Part Three
SPIRITUAL LIFE IN THE FIRST PLACE
20. Consecrated Life, like all forms of Christian life,
is by its nature dynamic and all who are called by the Spirit to embrace it
must constantly renew themselves in growing towards that perfect stature of the
Body of Christ (cf. Eph 4:13). It
came into being through the creative prompting of the Spirit who moved founders
and foundresses along the Gospel path, giving rise to an admirable variety of
charisms. These founders and foundresses, open and docile to the Spirit's
guidance, followed Christ more closely, entered into intimacy with him and
fully shared in his mission.
Their experience of the Spirit must
not only be preserved by those who follow them but must also be deepened and
developed.60 Today, too, an openness and docility to the
Spirit's action which is always new and creative is required. The Spirit alone
can keep alive the freshness and authenticity of the beginnings while at the
same time instilling the courage of interdependence and inventiveness needed to
respond to the signs of the times.
We must therefore allow ourselves to
be led by the Spirit to a constantly renewed discovery of God and of his Word,
to a burning love for God and for humanity and to a new understanding of the
charism which has been given. It calls for a concentration on an intense
spirituality in the strongest sense of the word, that is, life according to the Spirit. Consecrated life today needs a
spiritual rebirth which will help to concretely bring about the spiritual and
evangelical meaning of baptismal consecration and of its new and special consecration.

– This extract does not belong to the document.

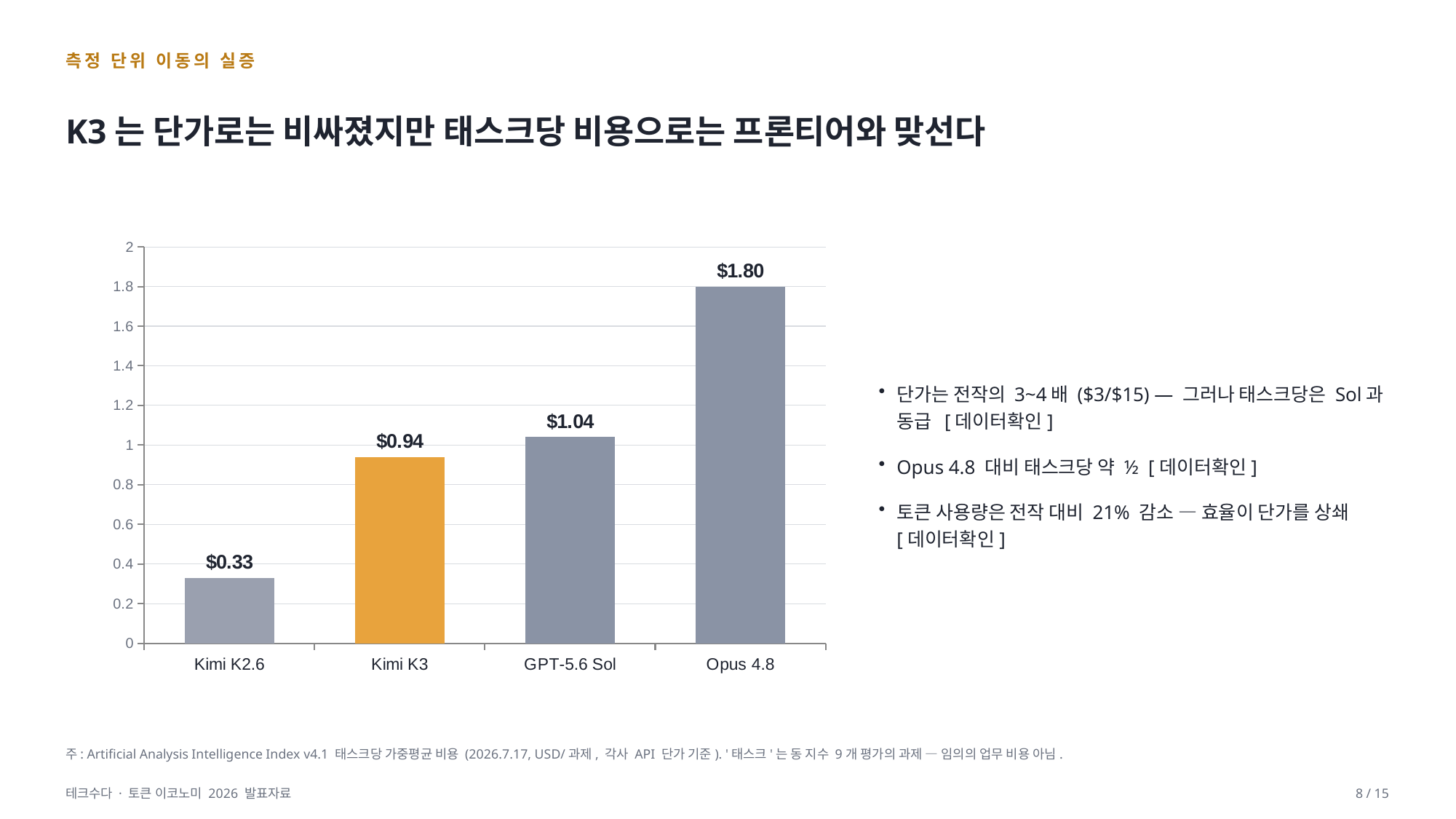
Which bar is highlighted in orange? Kimi K3 What is the value for Opus 4.8? $1.80 What is the difference between the values for Opus 4.8 and Kimi K3? $0.86 How many categories are shown in the chart? 4 What is the difference between the values for Kimi K3 and Kimi K2.6? $0.61 What is the value for Kimi K2.6? $0.33 What kind of chart is shown on the slide? Bar chart Which category has the lowest value? Kimi K2.6 Which is larger, the value for GPT-5.6 Sol or the value for Kimi K3? GPT-5.6 Sol What is the value for Kimi K3? $0.94 Which category has the highest value? Opus 4.8 What is the value for GPT-5.6 Sol? $1.04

“The spiritual life must therefore
have first place in the programme of Families of consecrated life, in such a
way that every Institute and community will be a school of true evangelical
spirituality”.61 We must allow the
Spirit to superabundantly break open the streams of living water which flow
from Christ. It is the Spirit who allows us to recognize the Lord in Jesus of
Nazareth (cf. 1Cor 12:3) who makes us
hear the call to follow him and who unifies us in him. Anyone who does not have
the Spirit of Christ, does not belong to Christ (cf. Rom 8:9). It is the Spirit who, making us sons and daughters in
the Son, gives witness to the paternity of God, makes us aware of our status as
sons and daughters and gives us the courage to dare to call him “Abba, Father”

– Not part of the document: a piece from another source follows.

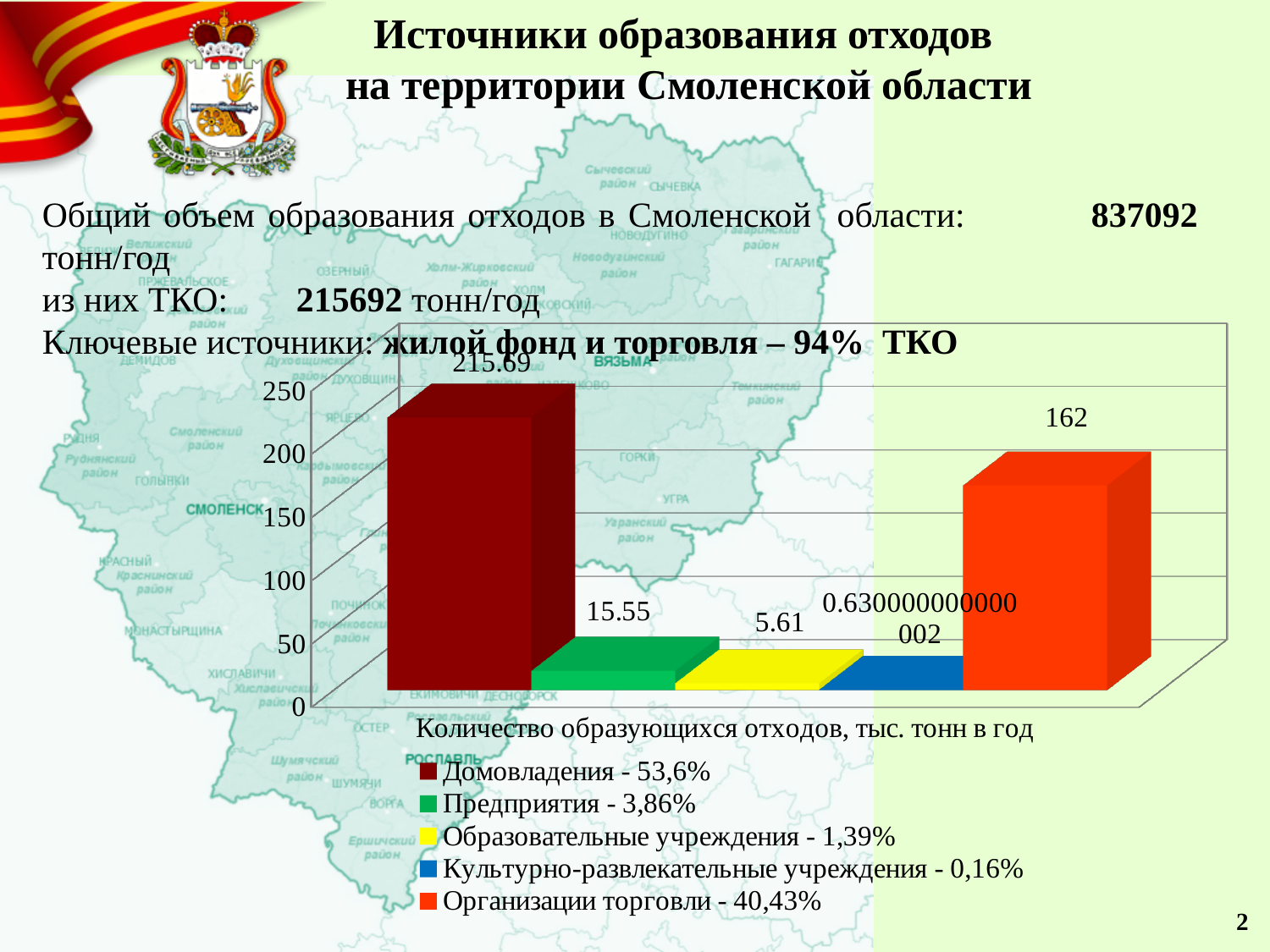
What is the value for Предприятия? 15.55 What is the difference between the values for Домовладения and Организации торговли? 53.69 What is the value for Организации торговли? 162 What percentage share is shown in the legend for Организации торговли? 40,43% Which is larger, the value for Предприятия or the value for Образовательные учреждения? Предприятия How many series does the legend list? 5 Is the value for Организации торговли greater or less than 150? greater What is the value for Образовательные учреждения? 5.61 Which series has the highest value? Домовладения What type of chart is shown on the slide? bar chart What is the value for Домовладения? 215.69 Which series has the lowest value? Культурно-развлекательные учреждения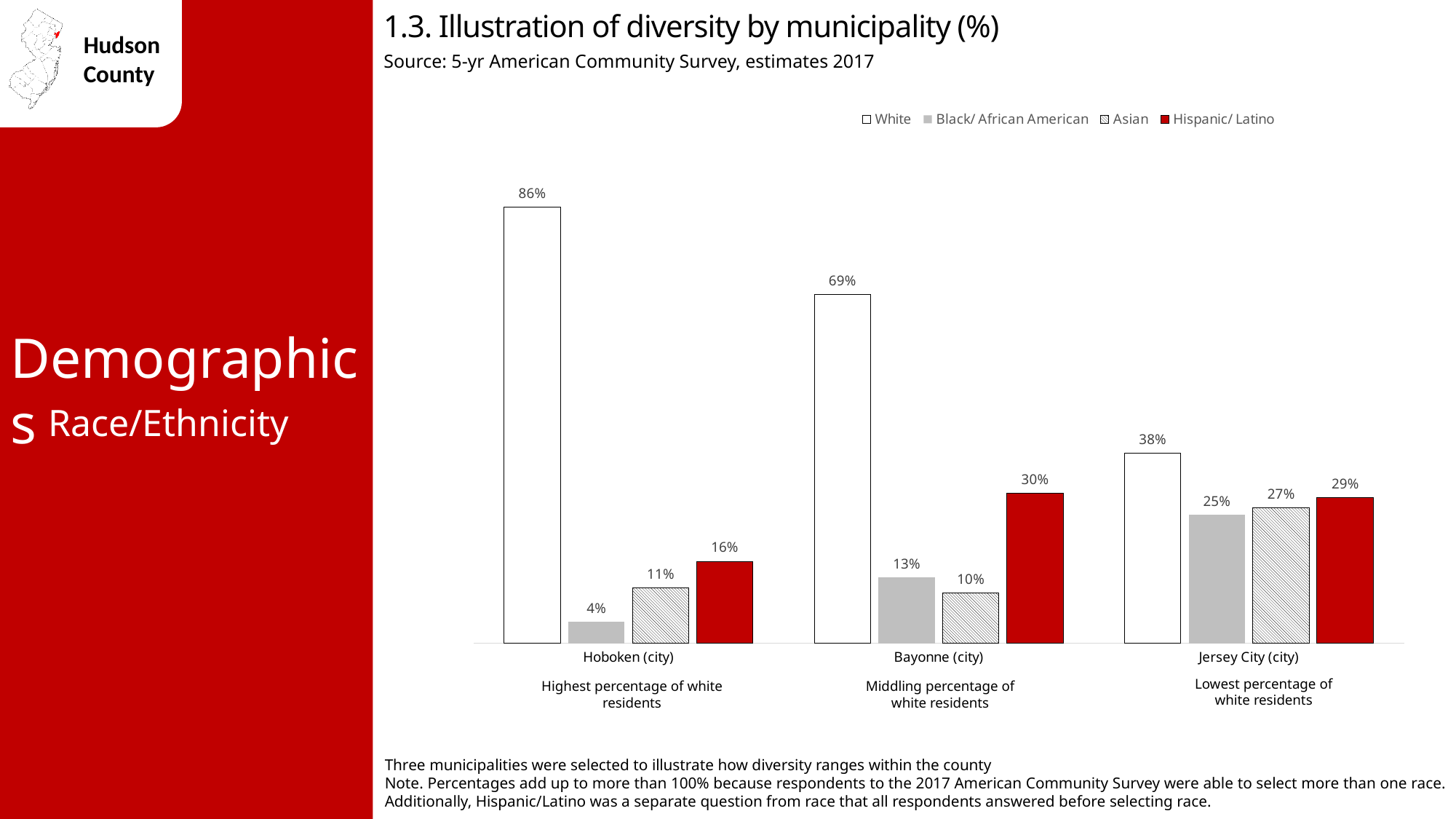
What is the Black/ African American percentage for Hoboken (city)? 4% What is the White percentage for Hoboken (city)? 86% What is the difference between the White percentage in Hoboken (city) and in Jersey City (city)? 48% What kind of chart is shown on the slide? Bar chart Which municipality has the lowest Black/ African American percentage? Hoboken (city) Which is larger: the Asian percentage in Bayonne (city) or the Black/ African American percentage in Bayonne (city)? Black/ African American What is the Asian percentage for Jersey City (city)? 27% How many municipalities are shown on the x axis? 3 What is the Hispanic/ Latino percentage for Bayonne (city)? 30% What colour are the Hispanic/ Latino bars? Red Which municipality has the highest White percentage? Hoboken (city) How many series does the legend list? 4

(Rom 8:15). It is the Spirit who
instills love and gives birth to communion. Clearly consecrated life needs a
renewed striving for holiness which in the simplicity of everyday life, aims at
the radicalness of the Sermon on the Mount62 and demanding
love, lived in a personal relationship with the Lord, in a life of communion
and in the service to every man and woman. It is such an interior newness,
entirely animated by the strength of the Spirit and reaching out to the Father,
seeking the Kingdom, which will allow consecrated persons to start afresh from Christ and be
witnesses of his love.
The call to return to one's own
roots and choices in spirituality opens paths to the future. First of all it
requires living the fullness of the theology of the evangelical counsels with
the model of Trinitarian life as the starting point, according to the teachings
of Vita Consecrata,63 with
a new opportunity to come into contact with the sources of one's own charism
and constitutional texts, which are always open to new and more demanding
interpretations. This dynamic sense of spirituality provides the opportunity to
develop, at this stage of the Church's history, a deeper spirituality which is
more ecclesial and communitarian, more demanding and mature in mutual support
in striving for holiness, more generous in apostolic choices; finally, a
spirituality which is more open to becoming a teaching and pastoral plan for holiness within consecrated life
itself and in its radiance for the entire people of God. The Holy Spirit is the
soul and animator of Christian spirituality; for this reason we must entrust
ourselves to the Spirit's action which departs from the intimacy of hearts,
manifests itself in communion and spreads itself in mission.